Data START

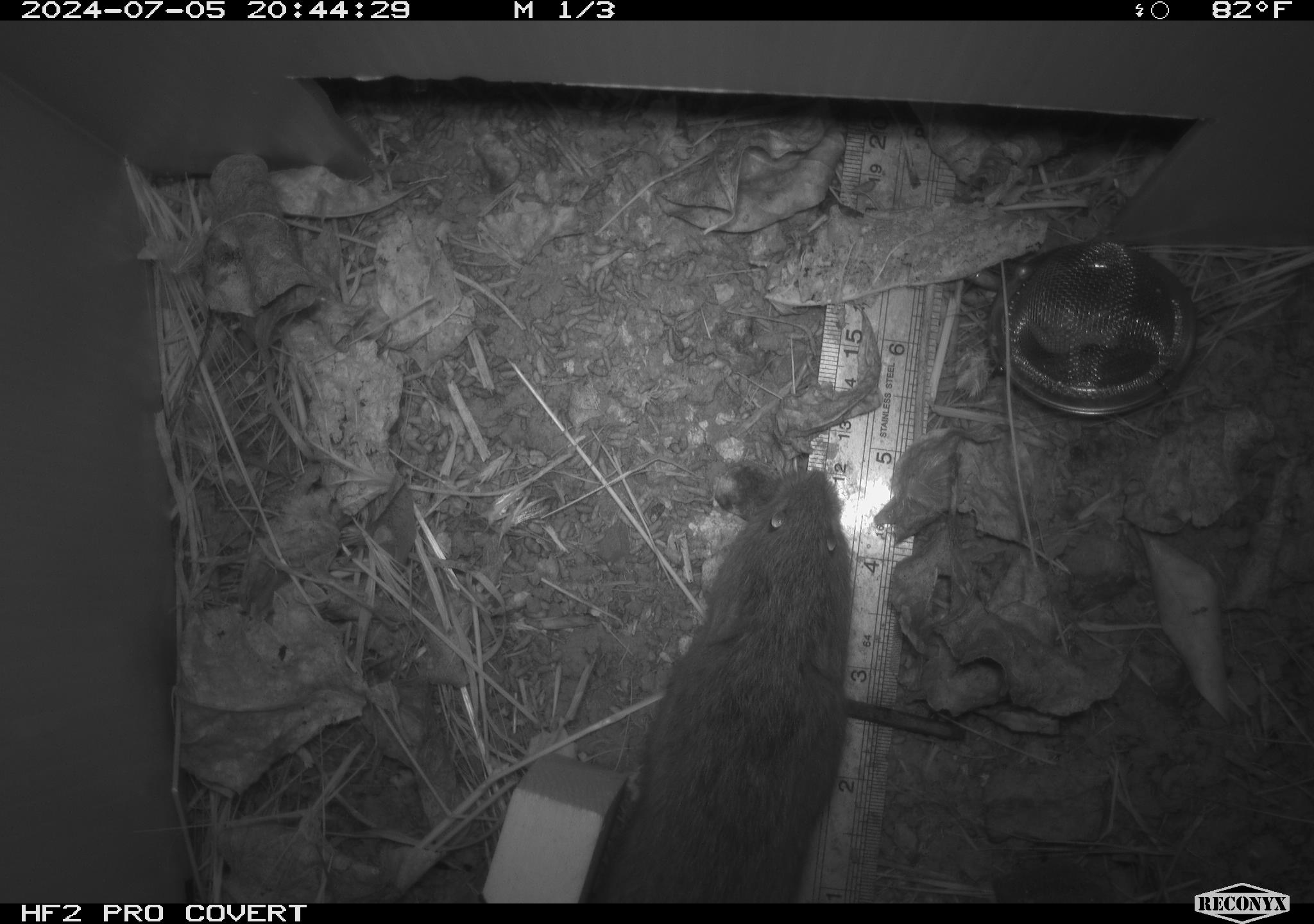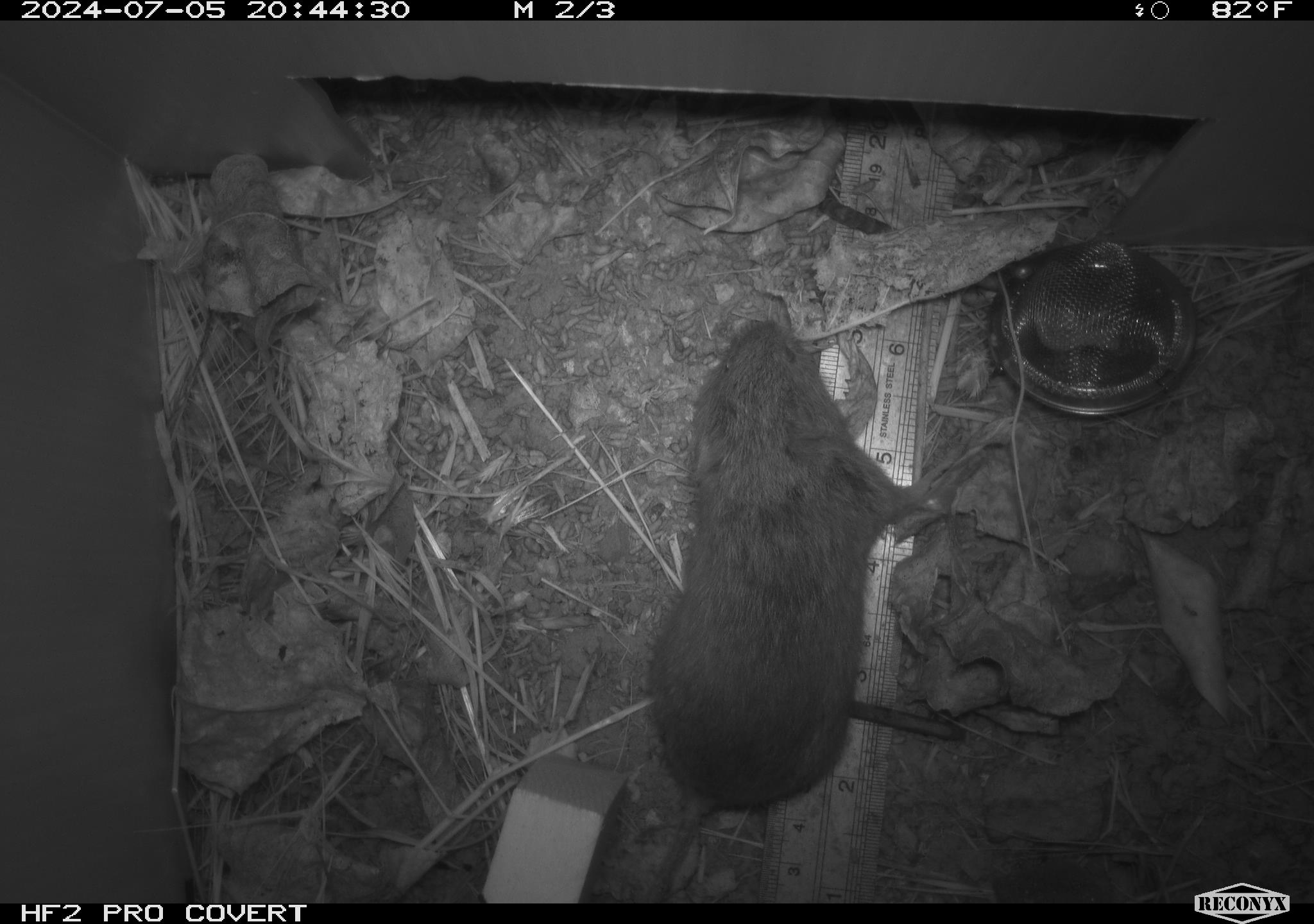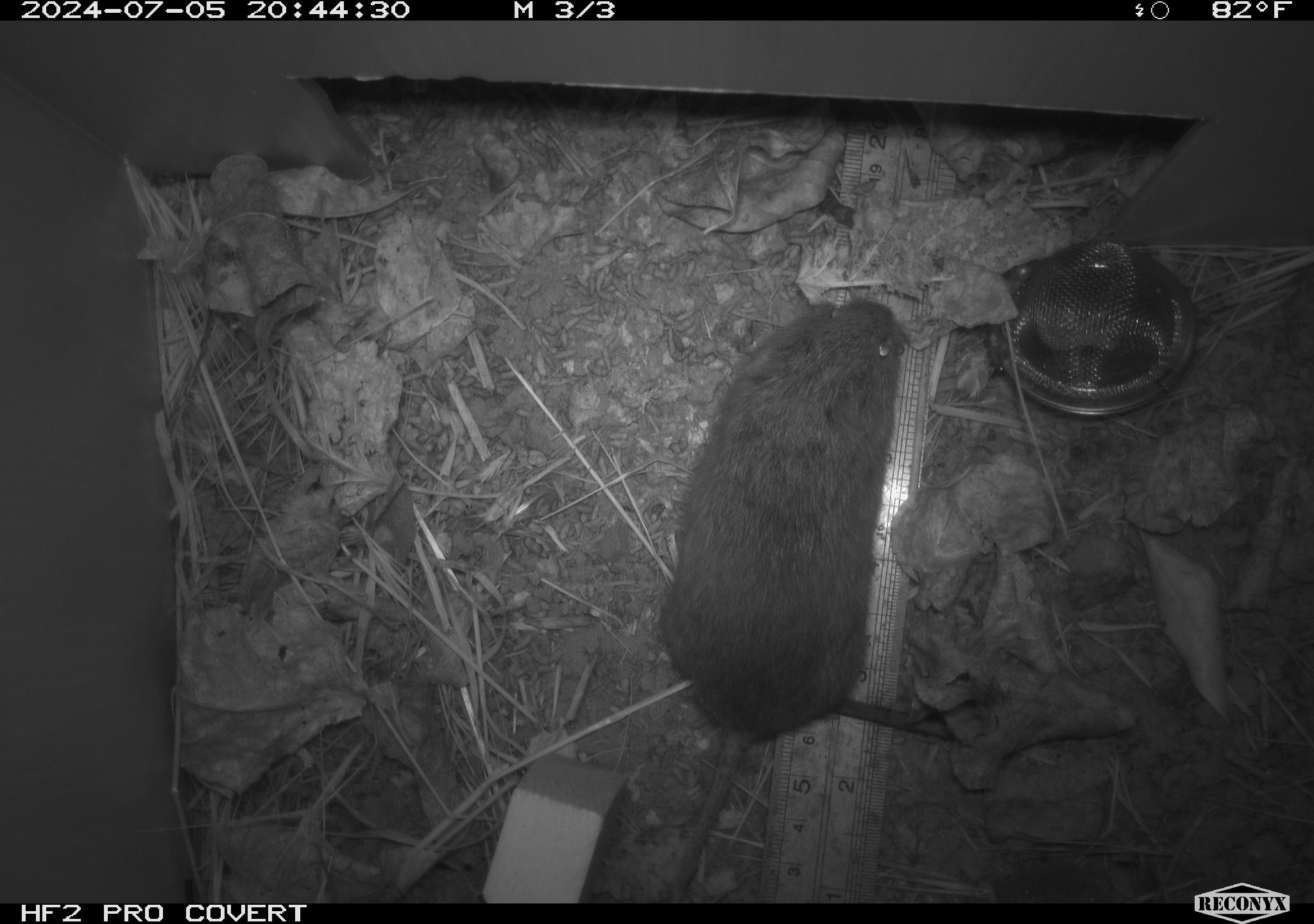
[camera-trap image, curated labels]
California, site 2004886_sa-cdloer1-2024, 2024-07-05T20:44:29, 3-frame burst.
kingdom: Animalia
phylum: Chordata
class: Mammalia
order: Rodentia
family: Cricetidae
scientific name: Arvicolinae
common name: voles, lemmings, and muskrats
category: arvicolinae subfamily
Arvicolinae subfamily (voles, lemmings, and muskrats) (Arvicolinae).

Data END
Data START

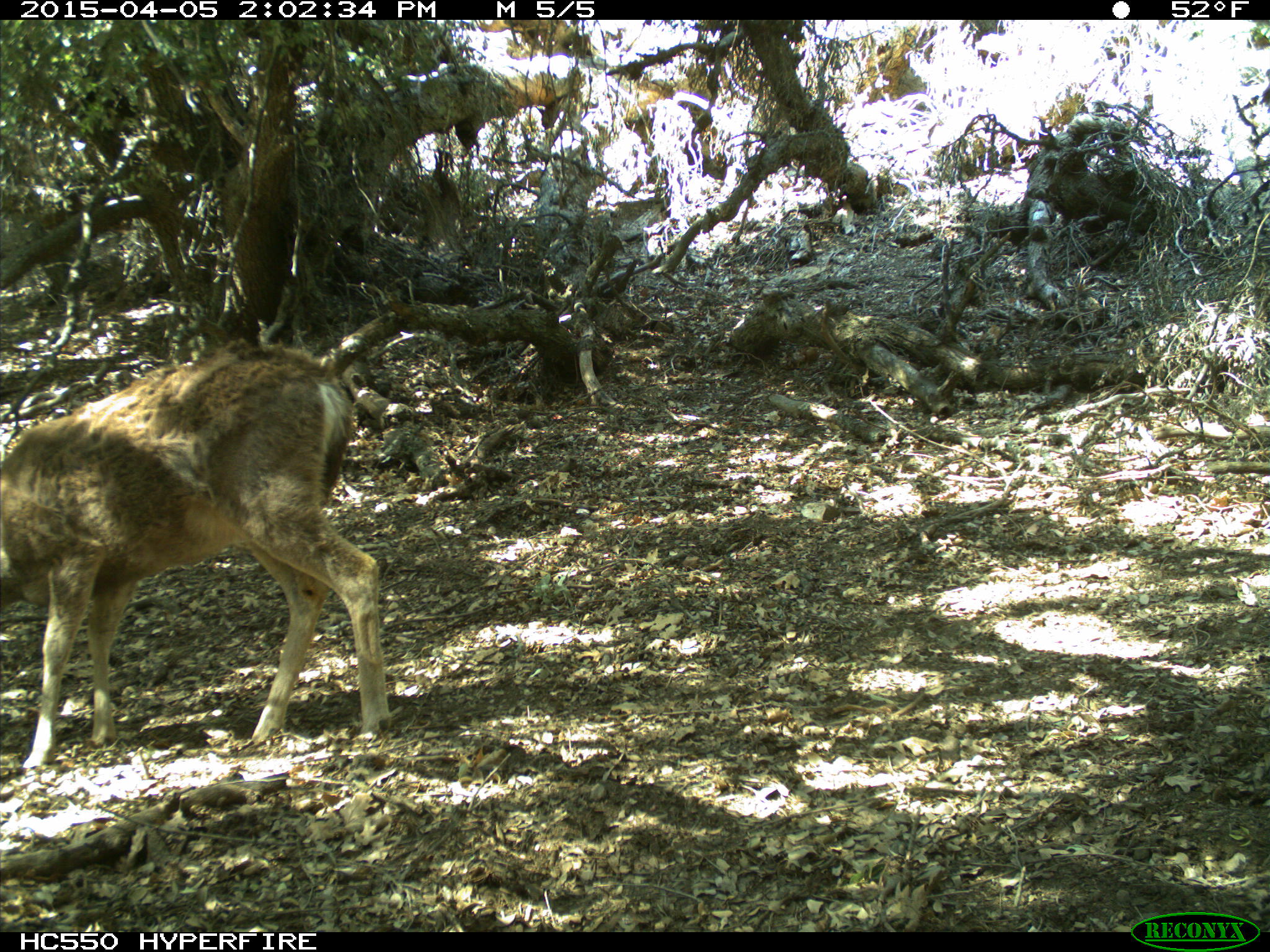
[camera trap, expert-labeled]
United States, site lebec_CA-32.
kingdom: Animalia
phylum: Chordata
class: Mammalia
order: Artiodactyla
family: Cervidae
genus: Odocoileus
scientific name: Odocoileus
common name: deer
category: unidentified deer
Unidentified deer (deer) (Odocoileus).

Data END
Data START

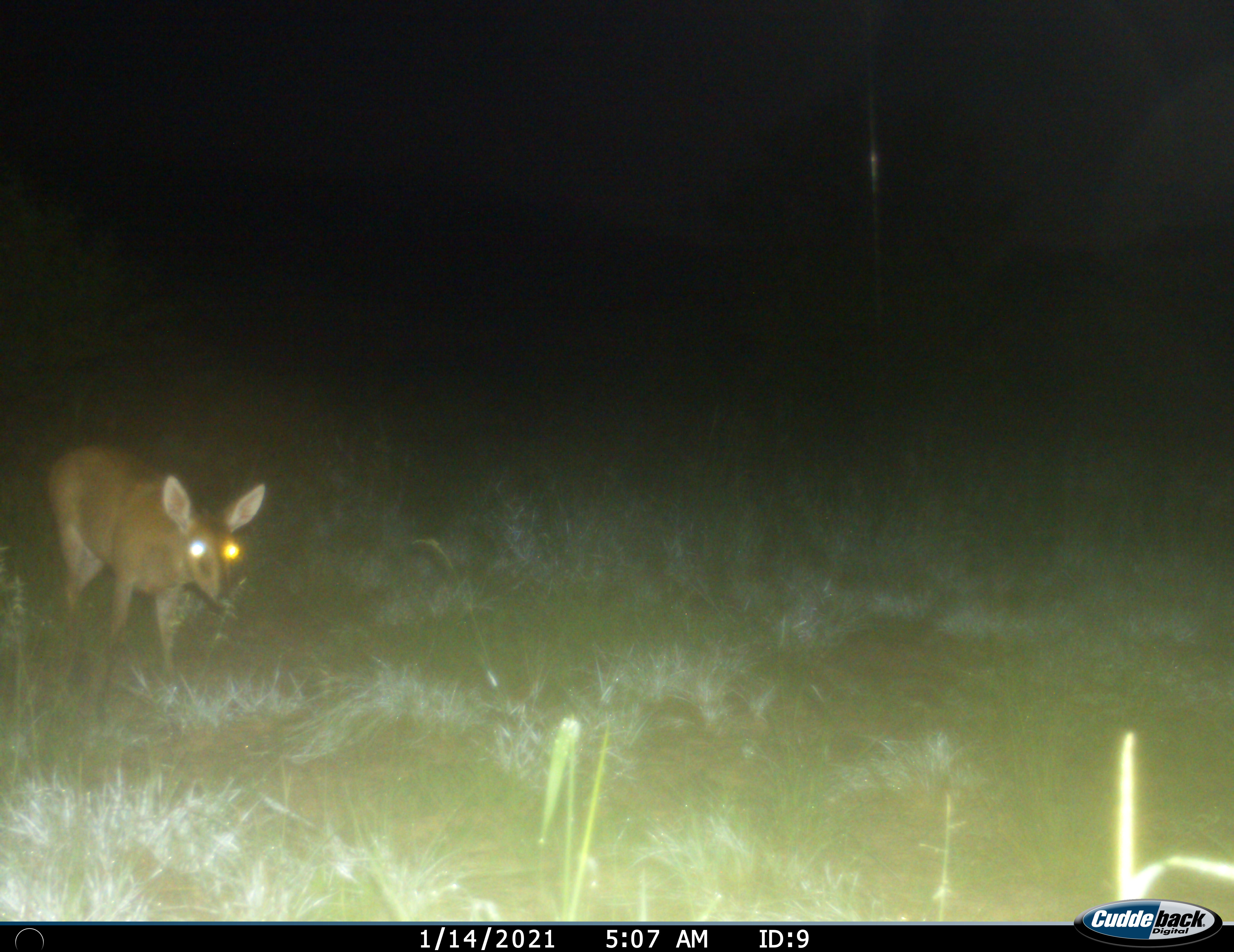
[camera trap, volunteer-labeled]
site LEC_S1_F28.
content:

Data END

- Exercise: Using the records above, write out exactly the lines between the one holding "[camera-trap image, curated labels]" and the one holding "scientific name: Arvicolinae", inclusive; leave everything else out.

- Solution for this exercise:
[camera-trap image, curated labels]
California, site 2004886_sa-cdloer1-2024, 2024-07-05T20:44:29, 3-frame burst.
kingdom: Animalia
phylum: Chordata
class: Mammalia
order: Rodentia
family: Cricetidae
scientific name: Arvicolinae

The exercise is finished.